Sri Lanka cabinet approves downgrade to 'low-income country'
Sri Lanka's cabinet has approved a proposal to downgrade the island nation's economic status to a "low-income country" in order to gain access to concessional funds from international organizations, a cabinet spokesman said on Tuesday.
Sri Lanka's
economy is in deep slump, contracting by 8.4% year-on-year in the June quarter, one of the steepest quarterly declines on record.
According to the World Bank, GDP per capita in 2021 was $3,815, placing the country in the lower-middle economy category.
Cabinet spokesman Bandula Gunawardane said the cabinet decided to downgrade the island to the "low-income" category on the World Bank list.
"Given the severe financial crisis Sri Lanka is facing, representatives of international organizations have informed us that access to finance would be easier if Sri Lanka was classified as a low-income country," Gunawardane said.

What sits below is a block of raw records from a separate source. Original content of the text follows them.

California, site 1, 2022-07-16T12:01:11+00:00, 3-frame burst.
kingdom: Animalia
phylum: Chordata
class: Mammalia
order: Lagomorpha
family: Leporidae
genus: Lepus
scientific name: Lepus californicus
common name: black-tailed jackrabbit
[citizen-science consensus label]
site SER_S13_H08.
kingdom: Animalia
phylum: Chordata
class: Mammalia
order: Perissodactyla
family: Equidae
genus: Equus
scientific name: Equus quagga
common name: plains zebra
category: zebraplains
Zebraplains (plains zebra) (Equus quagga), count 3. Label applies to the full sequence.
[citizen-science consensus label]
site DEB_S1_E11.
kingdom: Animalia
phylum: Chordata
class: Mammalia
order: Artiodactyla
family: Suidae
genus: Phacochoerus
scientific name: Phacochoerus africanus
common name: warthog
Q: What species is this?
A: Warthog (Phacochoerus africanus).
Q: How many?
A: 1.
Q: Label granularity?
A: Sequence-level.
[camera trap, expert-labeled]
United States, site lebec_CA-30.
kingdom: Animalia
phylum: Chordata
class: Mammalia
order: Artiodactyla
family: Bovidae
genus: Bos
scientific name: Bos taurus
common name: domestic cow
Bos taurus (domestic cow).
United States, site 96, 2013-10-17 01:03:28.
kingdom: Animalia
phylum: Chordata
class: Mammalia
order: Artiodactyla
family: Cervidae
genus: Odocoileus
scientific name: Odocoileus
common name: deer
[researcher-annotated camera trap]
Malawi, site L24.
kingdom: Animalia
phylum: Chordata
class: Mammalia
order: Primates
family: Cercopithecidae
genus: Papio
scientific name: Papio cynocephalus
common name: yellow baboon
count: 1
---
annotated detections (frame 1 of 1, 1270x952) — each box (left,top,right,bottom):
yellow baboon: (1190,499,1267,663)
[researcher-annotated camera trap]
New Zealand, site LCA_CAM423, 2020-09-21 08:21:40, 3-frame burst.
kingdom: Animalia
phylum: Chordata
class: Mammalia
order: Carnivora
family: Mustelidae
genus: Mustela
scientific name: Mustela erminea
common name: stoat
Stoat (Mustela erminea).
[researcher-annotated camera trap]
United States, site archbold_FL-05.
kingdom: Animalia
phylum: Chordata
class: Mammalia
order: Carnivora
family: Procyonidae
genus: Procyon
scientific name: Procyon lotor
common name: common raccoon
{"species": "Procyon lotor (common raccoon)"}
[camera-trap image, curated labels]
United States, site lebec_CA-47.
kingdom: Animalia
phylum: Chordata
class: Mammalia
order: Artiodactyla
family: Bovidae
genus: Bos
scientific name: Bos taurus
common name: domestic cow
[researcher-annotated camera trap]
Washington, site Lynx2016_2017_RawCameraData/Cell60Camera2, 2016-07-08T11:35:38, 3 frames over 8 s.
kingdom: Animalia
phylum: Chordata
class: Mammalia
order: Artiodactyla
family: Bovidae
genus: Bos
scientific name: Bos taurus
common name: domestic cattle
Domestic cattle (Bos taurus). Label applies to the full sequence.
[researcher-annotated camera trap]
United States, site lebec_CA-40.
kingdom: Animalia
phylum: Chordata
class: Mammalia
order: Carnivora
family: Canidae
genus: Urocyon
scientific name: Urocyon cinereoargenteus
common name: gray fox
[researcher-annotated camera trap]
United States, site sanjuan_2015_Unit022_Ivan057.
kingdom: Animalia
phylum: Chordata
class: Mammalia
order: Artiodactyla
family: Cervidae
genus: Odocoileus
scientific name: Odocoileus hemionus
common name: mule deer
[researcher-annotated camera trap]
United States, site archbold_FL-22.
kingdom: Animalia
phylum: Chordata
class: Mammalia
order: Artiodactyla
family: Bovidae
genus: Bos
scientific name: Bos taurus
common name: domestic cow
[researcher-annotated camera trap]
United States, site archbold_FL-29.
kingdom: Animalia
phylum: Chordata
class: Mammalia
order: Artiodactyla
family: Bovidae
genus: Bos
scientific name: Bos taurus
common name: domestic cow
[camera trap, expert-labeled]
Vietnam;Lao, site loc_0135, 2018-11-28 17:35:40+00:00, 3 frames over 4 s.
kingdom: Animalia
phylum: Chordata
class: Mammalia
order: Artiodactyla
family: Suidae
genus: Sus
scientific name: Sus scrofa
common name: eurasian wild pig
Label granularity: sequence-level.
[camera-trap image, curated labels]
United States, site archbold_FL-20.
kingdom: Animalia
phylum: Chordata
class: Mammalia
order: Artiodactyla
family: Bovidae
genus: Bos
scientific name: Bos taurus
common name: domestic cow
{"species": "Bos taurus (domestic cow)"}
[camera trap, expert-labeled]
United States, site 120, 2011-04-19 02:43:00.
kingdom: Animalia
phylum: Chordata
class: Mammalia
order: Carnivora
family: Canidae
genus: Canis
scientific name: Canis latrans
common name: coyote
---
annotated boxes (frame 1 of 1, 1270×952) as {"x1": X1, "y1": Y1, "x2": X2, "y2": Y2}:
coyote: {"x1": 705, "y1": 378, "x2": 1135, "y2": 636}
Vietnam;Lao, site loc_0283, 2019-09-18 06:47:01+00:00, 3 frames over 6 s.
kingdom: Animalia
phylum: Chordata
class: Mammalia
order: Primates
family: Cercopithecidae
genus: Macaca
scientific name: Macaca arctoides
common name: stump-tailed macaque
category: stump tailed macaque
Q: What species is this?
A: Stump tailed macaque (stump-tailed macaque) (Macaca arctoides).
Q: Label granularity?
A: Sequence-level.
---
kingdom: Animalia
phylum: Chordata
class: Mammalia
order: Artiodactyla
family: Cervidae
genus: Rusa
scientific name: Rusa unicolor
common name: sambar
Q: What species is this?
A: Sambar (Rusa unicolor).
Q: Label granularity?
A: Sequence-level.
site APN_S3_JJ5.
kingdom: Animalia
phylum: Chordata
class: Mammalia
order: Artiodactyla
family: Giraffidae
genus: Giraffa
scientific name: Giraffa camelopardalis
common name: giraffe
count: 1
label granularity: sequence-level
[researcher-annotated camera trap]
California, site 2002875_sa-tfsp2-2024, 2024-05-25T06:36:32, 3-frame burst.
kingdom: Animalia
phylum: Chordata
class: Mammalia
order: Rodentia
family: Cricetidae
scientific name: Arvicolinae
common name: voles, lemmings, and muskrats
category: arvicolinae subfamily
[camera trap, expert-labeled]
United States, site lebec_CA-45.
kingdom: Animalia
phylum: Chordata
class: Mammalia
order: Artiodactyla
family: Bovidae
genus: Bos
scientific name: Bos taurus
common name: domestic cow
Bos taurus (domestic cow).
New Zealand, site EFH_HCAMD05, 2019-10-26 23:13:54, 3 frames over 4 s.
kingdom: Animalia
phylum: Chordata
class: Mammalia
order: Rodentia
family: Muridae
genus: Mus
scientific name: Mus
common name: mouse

South Asia's island of 22 million people is struggling with its worst economic crisis since independence in 1948, caused by COVID-19 hitting its tourism-based economy and cutting remittances from workers abroad, soaring oil prices, populist tax cuts and a seven-month import ban on chemical fertilizers that devastated agriculture last year.
The crisis has led to an acute shortage of dollars to pay for imports of food, fuel and medicine, a plunge in the rupee and runaway inflation.
Sri Lanka's central bank, which held policy rates steady last week, forecasts a gross domestic product contraction of 8.7% for 2022.